The European Commission has proposed changes to legislation that will expand the scope of VIS by adding long stay-visas and residence permits to the system. Said proposals will also allow for more thorough background checks on visa applicants, thus closing security information gaps through better information exchange between Member States.
The Entry/Exit System (EES) is a new large-scale IT system being developed by eu-LISA that will enable the recording of entry and exit of third country nationals (TCN) to and from the Schengen Area. The system will replace the current practice of manual stamping of passports with electronic registration in a central database of biographic and biometric information, as well as the date and place of entry/exit for visits up to 90 days.
The system aims to modernise and increase automation at border controls, to strengthen internal security and fight terrorism and organised crime. This will help Member States to deal with ever-increasing traveller flows without having to supplement the number of border guards. EES will allow for better monitoring of authorised stays and the identification of possible over-stayers.
The European Travel Information and Authorisation System (ETIAS) is a new IT system for EU border management being developed by eu-LISA, which will improve the security and safety aspects of travelling to or through the Schengen Area. Once operational, ETIAS will require that all visa-exempt third country nationals planning to travel to the Schengen Area apply for pre-travel authorisation online. Similar to systems already existing in the USA, Canada and Australia, a valid passport, a credit card and minimal personal information will be needed. The information submitted will be automatically processed against existing EU databases (Eurodac, SIS and VIS), future systems EES and ECRIS-TCN, and relevant Interpol databases. This will enable advance verification of potential security, irregular migration and public health risks.
The ETIAS will reduce procedures and bordercrossing times, strengthen border management, reinforce the EU’s visa liberalisation policy, help prevent irregular migration and fortify the fight against terrorism and organised crime.
The European Criminal Records Information System – Third Country Nationals (ECRIS-TCN), to be developed by euLISA, will be a centralised hit/no-hit system to supplement the existing EU criminal records database (ECRIS) on non-EU nationals convicted in the European Union. Once operational, it will allow Member States to quickly find out in which other Member State(s) information on previous convictions of a non-EU national is stored.

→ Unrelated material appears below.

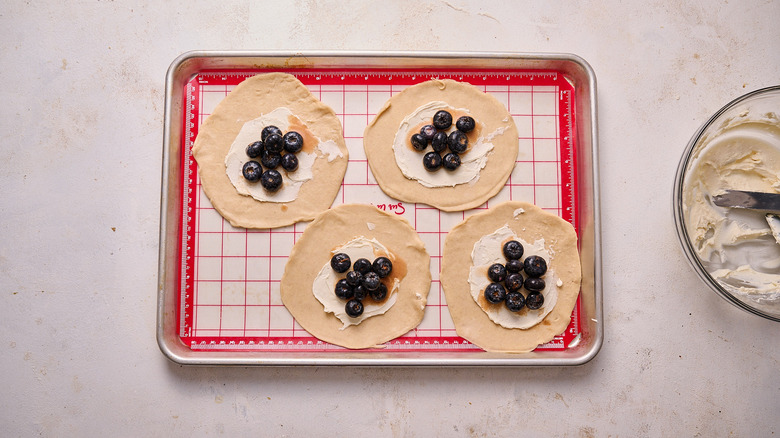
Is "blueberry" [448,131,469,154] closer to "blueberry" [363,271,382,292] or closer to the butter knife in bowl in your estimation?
"blueberry" [363,271,382,292]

The system will provide judges, prosecutors and other relevant authorities with easy access to comprehensive information on an individual’s criminal history, no matter in which Member State that person was convicted in the past. Efficient exchange of criminal records information is instrumental in combating cross-border crime. ECRIS-TCN will contribute to implementing the principle of mutual recognition of sentences and judicial decisions in a common area of justice and security where people move freely, such as the Schengen Area. The ECRIS-TCN System is scheduled to be ready in conjunction with the roll-out of the components required to implement interoperability.